* _Stated exercise_
Repeat the listing in full, word for word.

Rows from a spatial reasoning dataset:
-- -- --
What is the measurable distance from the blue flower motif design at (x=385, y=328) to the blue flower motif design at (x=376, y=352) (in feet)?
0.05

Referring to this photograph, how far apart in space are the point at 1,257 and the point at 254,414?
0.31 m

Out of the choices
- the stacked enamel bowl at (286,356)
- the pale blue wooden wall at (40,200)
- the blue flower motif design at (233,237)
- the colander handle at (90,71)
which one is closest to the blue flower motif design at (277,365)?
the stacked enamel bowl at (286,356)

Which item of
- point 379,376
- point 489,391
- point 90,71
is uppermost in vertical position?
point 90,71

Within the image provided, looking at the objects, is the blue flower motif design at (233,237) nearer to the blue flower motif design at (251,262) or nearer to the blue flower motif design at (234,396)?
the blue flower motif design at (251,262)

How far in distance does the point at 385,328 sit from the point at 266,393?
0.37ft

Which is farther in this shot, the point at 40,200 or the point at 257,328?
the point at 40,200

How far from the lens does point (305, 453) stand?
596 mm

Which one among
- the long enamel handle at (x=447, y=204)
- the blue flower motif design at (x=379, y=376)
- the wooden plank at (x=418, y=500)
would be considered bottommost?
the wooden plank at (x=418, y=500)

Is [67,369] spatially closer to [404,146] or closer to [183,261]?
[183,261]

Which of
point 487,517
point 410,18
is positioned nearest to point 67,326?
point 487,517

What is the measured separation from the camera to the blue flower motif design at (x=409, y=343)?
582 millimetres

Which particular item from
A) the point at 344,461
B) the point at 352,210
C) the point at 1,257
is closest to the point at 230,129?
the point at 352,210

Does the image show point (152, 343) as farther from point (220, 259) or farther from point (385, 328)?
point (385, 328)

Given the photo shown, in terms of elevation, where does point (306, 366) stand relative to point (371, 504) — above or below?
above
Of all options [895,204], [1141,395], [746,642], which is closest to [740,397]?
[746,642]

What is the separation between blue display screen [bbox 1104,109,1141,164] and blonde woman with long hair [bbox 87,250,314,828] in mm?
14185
-- -- --
* _Task result_
What is the measurable distance from the blue flower motif design at (x=385, y=328) to the blue flower motif design at (x=376, y=352) (in feet)?
0.05

Referring to this photograph, how far apart in space are the point at 1,257 and the point at 254,414?
0.31 m

Out of the choices
- the stacked enamel bowl at (286,356)
- the pale blue wooden wall at (40,200)
- the blue flower motif design at (233,237)
- the colander handle at (90,71)
which one is closest to the blue flower motif design at (277,365)?
the stacked enamel bowl at (286,356)

Which item of
- point 379,376
- point 489,391
- point 90,71
is uppermost in vertical position?
point 90,71

Within the image provided, looking at the objects, is the blue flower motif design at (233,237) nearer to the blue flower motif design at (251,262) or nearer to the blue flower motif design at (234,396)?
the blue flower motif design at (251,262)

How far in distance does the point at 385,328 sit from the point at 266,393?
0.37ft

Which is farther in this shot, the point at 40,200 or the point at 257,328?
the point at 40,200

How far from the lens does point (305, 453) stand?
596 mm

Which one among
- the long enamel handle at (x=447, y=204)
- the blue flower motif design at (x=379, y=376)
- the wooden plank at (x=418, y=500)
would be considered bottommost?
the wooden plank at (x=418, y=500)

Is [67,369] spatially closer to [404,146] or closer to [183,261]?
[183,261]

Which of
point 487,517
point 410,18
is positioned nearest to point 67,326?
point 487,517

What is the measured separation from the camera to the blue flower motif design at (x=409, y=343)?
582 millimetres

Which particular item from
A) the point at 344,461
B) the point at 352,210
C) the point at 1,257
is closest to the point at 230,129?
the point at 352,210

Does the image show point (152, 343) as farther from point (220, 259) or farther from point (385, 328)?
point (385, 328)

Given the photo shown, in terms of elevation, where does point (306, 366) stand relative to point (371, 504) — above or below?
above
Of all options [895,204], [1141,395], [746,642], which is closest to [740,397]?
[746,642]

What is the separation between blue display screen [bbox 1104,109,1141,164] and blonde woman with long hair [bbox 87,250,314,828] in mm?
14185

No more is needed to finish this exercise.